Yapılacak iş » Laiklik Gözlemevi'nin feshiyle ilgili metni, "Nisan ayında 8" sözlerinin geçtiği yerden başlayıp "kimseyi pek şaşırtmadı." sözlerinden sonra bitecek biçimde yeniden yazın. Yazarken "Nisan" sözünün yerine "Mayıs" sözünü koyun.

Laiklik Gözlemevi Neden Feshedildi?
Fransa’da laikliğin uygulanmasında hükûmete destek olma amacıyla kurulan danışma kurulu “Laiklik Gözlemevi” feshedildi. Karar Senato’da Ayrılıkçılık Yasası’nın tartışıldığı sırada duyuruldu. Kuruluş “aşırı liberal” olduğu gerekçesiyle eleştiriliyordu.
Nisan ayında 8 yıllık görev süresi sona eren Laiklik Gözlemevi (Fr. “l’Observatoire de la laïcité” – l’ODLL) feshedildi. Hükûmet bu kurumu yenilemek yerine güçlendirilmiş bir “Yüksek Laiklik Konseyi” kurmayı planlıyor. Fesih kararını Senato’da açıklayan Vatandaşlık İşlerinden Sorumlu Devlet Bakanı Marlène Schiappa, yaşanan gelişmeler nedeniyle “Laiklik politikamıza yeni bir dinamik verme zamanı geldi.” şeklinde konuştu. Öte yandan kurulduğundan beri laikliğe aşırı liberal yaklaştığı gerekçesiyle eleştirilen gözlemevi hakkında verilen bu karar kimseyi pek şaşırtmadı.
Bağımsız, Barışçıl ve Çoğulcu
Bağımsız danışma kurulu, ilk olarak 2003 yılında Jacques Chirac tarafından talep edilmiş, 2007’de Nicolas Sarkozy tarafından kararname ile oluşturulup, 2013’te ise François Hollande tarafından hayata geçirilmişti. Hükûmete laiklik konusunda tavsiyelerde bulunmak için Başbakanlığa bağlanmıştı. Genel olarak ODDL, laiklik ve dinin yönetimi ile ilgili veriler sağlıyor ve eğitim kursları organize ediyordu. Görev süresi raporlar, envanter, tavsiyeler, kılavuz ve eğitim kaynaklarının geliştirilmesi ile geçti.
Kurumun yüzü olan iki isim, katı laiklerin hedefi hâline geldi. Bu isimlerden ilki 2013’ten beri yapıya başkanlık eden Jean-Louis Bianco. Sosyalist ve eski “Mitterrandcı” olan Bianco, laiklik konusundaki sorunların toplumsal olmaktan ziyade sosyal kaynaklı olduğunu düşünüyor. Bianco, göreve başladıktan kısa bir süre sonra “problemlerin genellikle kamu düzeni, entegrasyon, eğitim veya toplumsal çeşitlilik eksikliği gibi meselelerle ilgili olduğunu” beyan etmişti.
ODDL’nin iki numaralı ismi kurumun Genel Raportörü olan Nicolas Cadène. Kendisi sosyalist olmakla birlikte, bazı üyeleri 1905 Yasası’nın taslağının hazırlanmasına katılmış olan Protestan geleneğine sahip bir aileden geliyor.

Girdi verileri »
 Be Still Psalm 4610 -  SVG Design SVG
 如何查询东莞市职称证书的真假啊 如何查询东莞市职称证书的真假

Yazılı çözüm »
Mayıs ayında 8 yıllık görev süresi sona eren Laiklik Gözlemevi (Fr. “l’Observatoire de la laïcité” – l’ODLL) feshedildi. Hükûmet bu kurumu yenilemek yerine güçlendirilmiş bir “Yüksek Laiklik Konseyi” kurmayı planlıyor. Fesih kararını Senato’da açıklayan Vatandaşlık İşlerinden Sorumlu Devlet Bakanı Marlène Schiappa, yaşanan gelişmeler nedeniyle “Laiklik politikamıza yeni bir dinamik verme zamanı geldi.” şeklinde konuştu. Öte yandan kurulduğundan beri laikliğe aşırı liberal yaklaştığı gerekçesiyle eleştirilen gözlemevi hakkında verilen bu karar kimseyi pek şaşırtmadı.